Vuelvo a mirar a la gente, a convivir con ella (“la gente”, como una masa) por periodos cortos e incómodos: en el camión, en el metro, en los cruces peatonales. A veces siento cariño por personas desconocidas, pero también, con frecuencia, ciertas cosas me llenan de ira: su conducta estúpida e impráctica en las escaleras eléctricas, la rudeza, la vulgaridad (entiendo la vulgaridad de una forma literaria, con esa intención la escribo), la conducta gandalla, la torpeza, la lentitud. La circunstancia es ésta: el DF es cada vez más inhabitable. La gente sobrevive. Y a la gente que sobrevive ya no le importa nada.

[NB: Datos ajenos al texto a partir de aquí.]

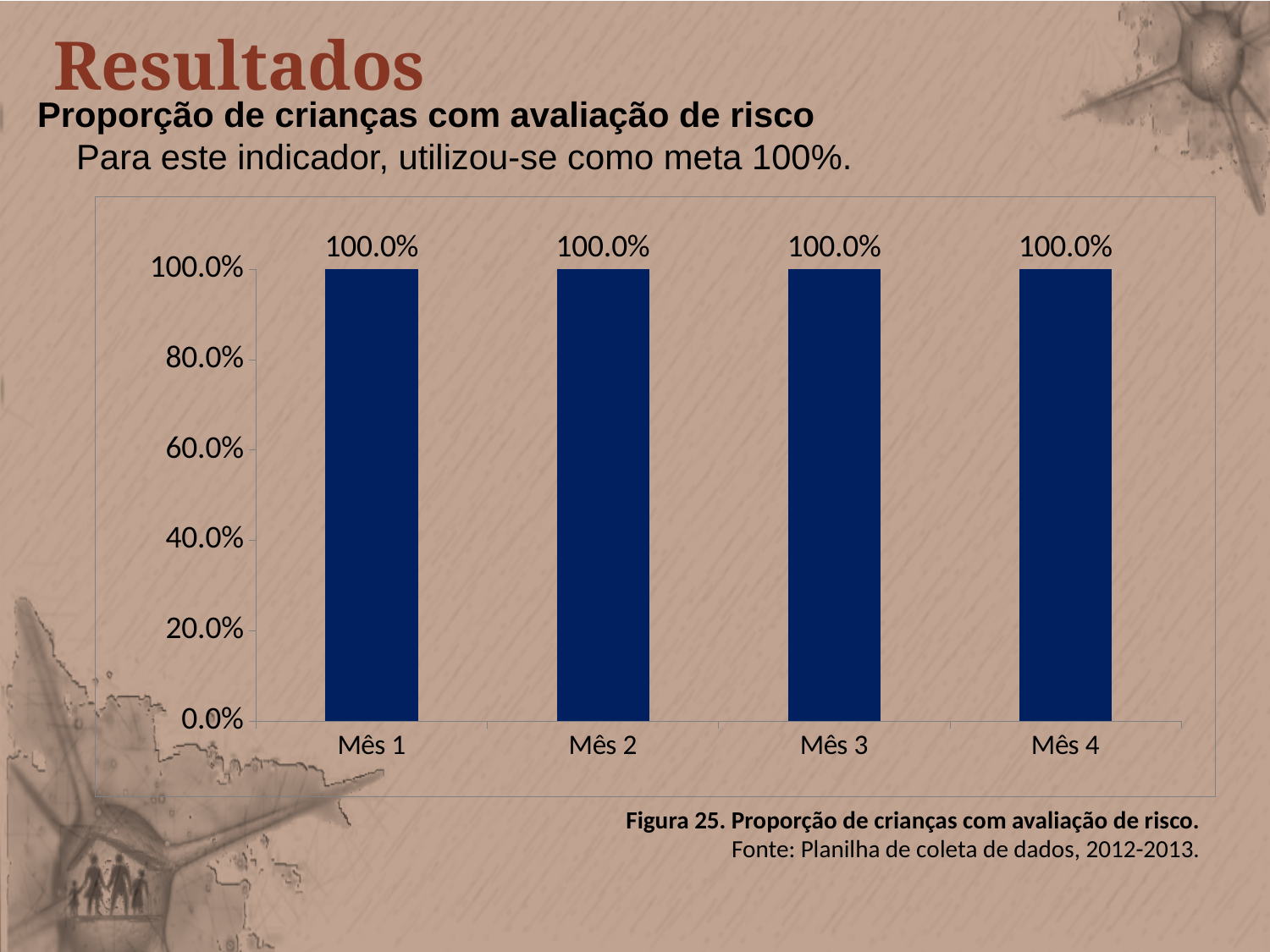
What is the difference between the values for Mês 2 and Mês 4? 0.0% What is the value for Mês 3? 100.0% What is the value for Mês 4? 100.0% What source is cited for the chart data? Planilha de coleta de dados, 2012-2013 What is the value for Mês 1? 100.0% Is the value for Mês 1 larger than, smaller than, or equal to the value for Mês 2? Equal Do the values rise, fall, or stay the same from Mês 1 to Mês 4? Stay the same What is the figure number given in the caption below the chart? Figura 25 Is the value for Mês 3 greater or less than 80.0%? greater How many categories (months) are shown on the x axis? 4 What kind of chart is shown on the slide? Bar chart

Antes me asaltaba una inquietud: todas las caras anónimas que veo en la calle son nuevas. Esta novedad obliga originalidad. ¿Será cierto que cada cara nueva es diferente de la última cara que vi? Tantas combinaciones y posibilidades. Adivino los rasgos de la gente que camina delante de mí: el tipo de nariz, el tipo de mirada, qué expresión y gesto hará y con qué intenciones. Todo es diferente siempre, excepto que nunca será recordado: la gente es una masa.

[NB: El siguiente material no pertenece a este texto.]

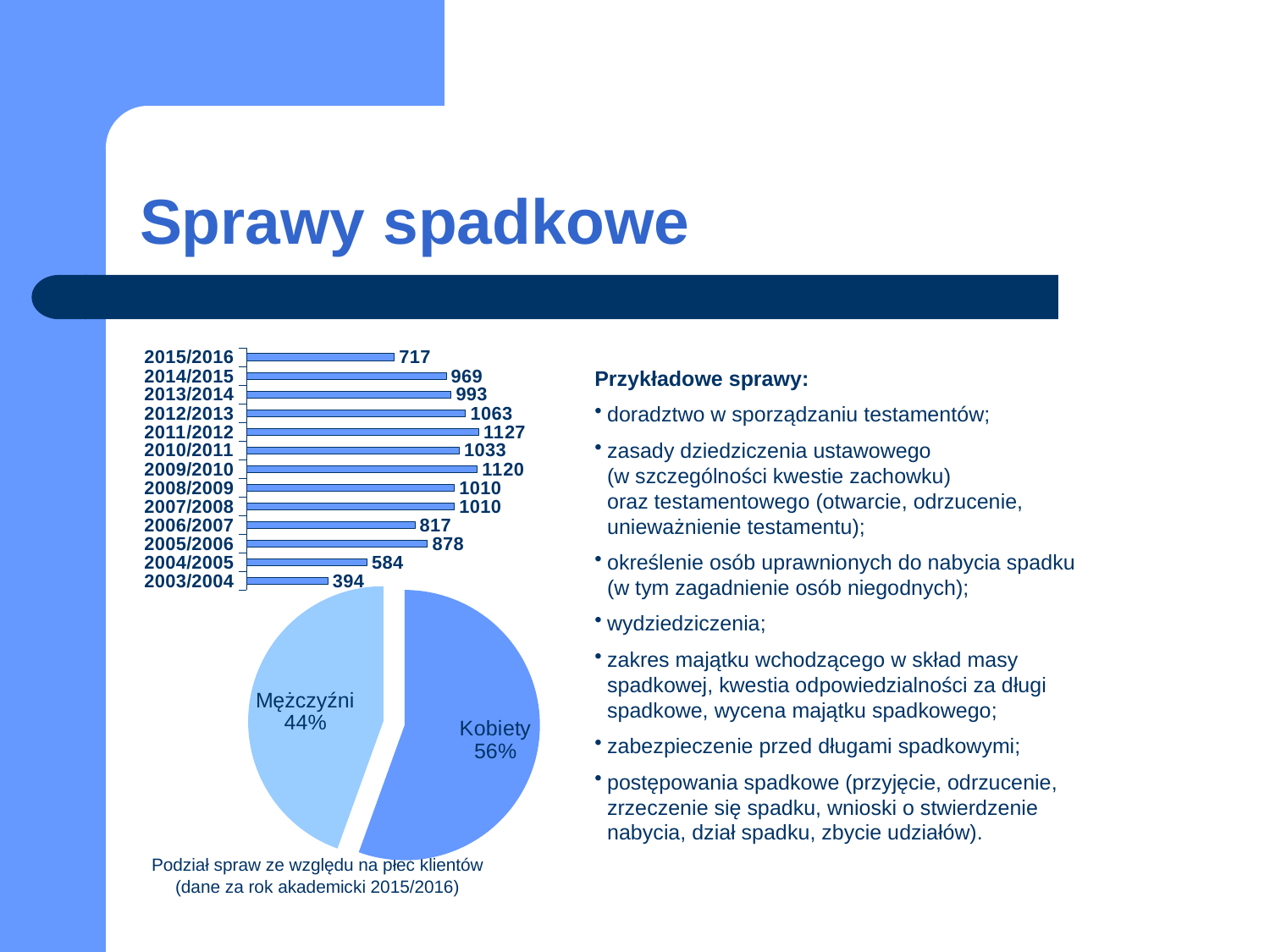
In the bar chart, what is the difference between the values for 2011/2012 and 2015/2016? 410 In the bar chart, which is larger, the value for 2012/2013 or the value for 2010/2011? 2012/2013 In the pie chart, which slice is larger, Kobiety or Mężczyźni? Kobiety In the bar chart, what is the value for 2015/2016? 717 In the pie chart, what share do Mężczyźni have? 44% In the pie chart, what share do Kobiety have? 56% How many years are shown in the bar chart? 13 What kind of chart is the chart at the bottom left of the slide? pie chart In the bar chart, which year has the lowest value? 2003/2004 In the bar chart, what is the value for 2009/2010? 1120 What kind of chart is the chart at the top left of the slide? bar chart In the bar chart, which year has the highest value? 2011/2012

Ahora también debo aprender a convivir con muchas personas nuevas. Y esperar a que se vea y se conozca una parte de mí. Después de un periodo de reclusión y escaso contacto humano, me cuesta trabajo. Vuelvo a estar dentro de mí, pero no como antes. Habito un cuerpo desconectado, zombificado. El regreso a la vida es penoso y prolongado.